而口角之神赫托托迪斯的愉悦则却远比不上费利兹的无害。
祂天生就擅长搬弄口舌是非,神祇令牌之间的冲突、人类嘴边的骂战、乃至于牛羊之间“哞哞”的斗角,都是祂欢欣的来源。
主神在时,祂尚且有所收敛,无事不在神界挑弄矛盾,主神不在,祂就立马从人间的集市跑回来尽情地在欢闹的众神之间穿梭,让祂们在争吵中把爱变得更加爱,恨变得更加恨。
同不会有神祇为了衣摆被烧伤的同伴而与萨金争执一样,费利兹并不从中干涉,仇恨之神纳多特也仍然居于冥河旁不问世事,其他掌管情感的各神祇更不会斤斤计较,因此,赫托托迪斯这些日子过得不可不谓春风得意。

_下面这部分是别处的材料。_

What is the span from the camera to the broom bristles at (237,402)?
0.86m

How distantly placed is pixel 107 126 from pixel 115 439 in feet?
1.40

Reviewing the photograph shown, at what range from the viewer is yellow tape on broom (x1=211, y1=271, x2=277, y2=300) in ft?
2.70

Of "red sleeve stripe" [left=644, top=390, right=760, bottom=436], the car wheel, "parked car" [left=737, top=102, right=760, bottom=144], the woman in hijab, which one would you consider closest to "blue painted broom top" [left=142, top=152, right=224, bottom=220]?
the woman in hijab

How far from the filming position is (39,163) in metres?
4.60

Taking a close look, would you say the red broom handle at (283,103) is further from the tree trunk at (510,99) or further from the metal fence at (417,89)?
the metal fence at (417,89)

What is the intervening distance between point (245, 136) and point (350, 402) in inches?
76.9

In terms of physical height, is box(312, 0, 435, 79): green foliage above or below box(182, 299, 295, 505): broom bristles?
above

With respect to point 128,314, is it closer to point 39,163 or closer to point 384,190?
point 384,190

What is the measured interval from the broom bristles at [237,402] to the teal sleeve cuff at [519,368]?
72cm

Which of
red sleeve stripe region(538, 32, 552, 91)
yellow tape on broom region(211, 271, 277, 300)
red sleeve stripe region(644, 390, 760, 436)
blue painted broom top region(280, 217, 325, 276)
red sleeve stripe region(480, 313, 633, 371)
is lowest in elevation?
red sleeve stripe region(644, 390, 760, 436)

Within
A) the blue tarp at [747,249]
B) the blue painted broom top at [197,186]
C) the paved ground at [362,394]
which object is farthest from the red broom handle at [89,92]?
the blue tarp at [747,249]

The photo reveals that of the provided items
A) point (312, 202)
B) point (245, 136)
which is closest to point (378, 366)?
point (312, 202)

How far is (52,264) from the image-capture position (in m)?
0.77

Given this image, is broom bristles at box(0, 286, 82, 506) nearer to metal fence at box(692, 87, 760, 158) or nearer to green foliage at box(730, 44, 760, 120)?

神力再次强盛起来的赫托托迪斯在脑海中听见一个声音,那声音叫祂去挑拨主神和祂的人类伴侣。
若在以往,祂是无论如何都不愿直接接触和主神较近的神祇和人类的,毕竟主神并不是那种软弱温和的国主,即使国破家亡了都不会责怪自己。
但祂实在被涌动的神力和愉悦冲昏了头脑,决心做第一个从守财奴枕下偷钱币的盗贼。
祂在主神的神域外徘徊,几个呼吸的功夫就察觉到了主神不在此处的事实,原本还有些摇摆的念头顿时坚定了——
猎人只要盯住猎物就绝不会眨眼,生下幼崽的野兽一刻也不会离开洞xue,主神自己不好好看守祂的财宝,那就不能责怪比风更纤细、比爱更轻柔的言语钻入祂的领地了。

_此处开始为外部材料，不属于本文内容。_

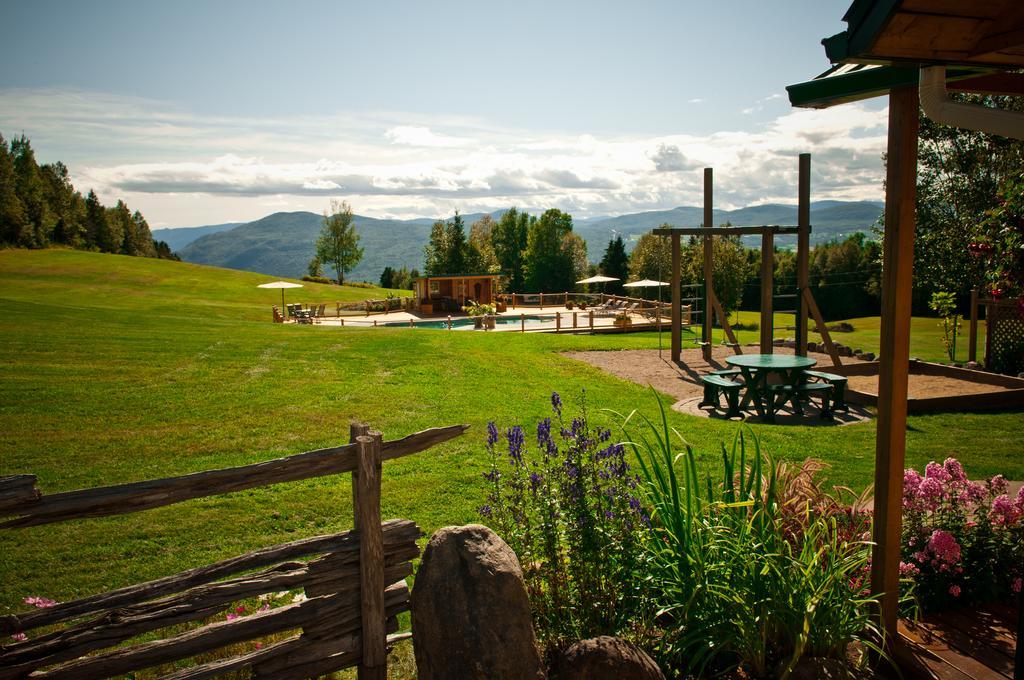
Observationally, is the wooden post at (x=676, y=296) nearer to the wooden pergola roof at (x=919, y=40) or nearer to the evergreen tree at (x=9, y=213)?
the wooden pergola roof at (x=919, y=40)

于是口角之神便在曲宁将醒未醒时刻中坐在了他的窗沿上。
“我听说过你,在费利兹的戏剧中,你是被主神捧在心尖的那个凡人。”
祂的声音如蛇吐舌的嘶嘶声,带着蛊惑的神力,将刚警惕起来的曲宁又推入了迷蒙之中。
“你比我想象中更孱弱……我还以为,把主神迷到威严全无的凡人应该比雄狮更健壮、比孔雀更耀眼。”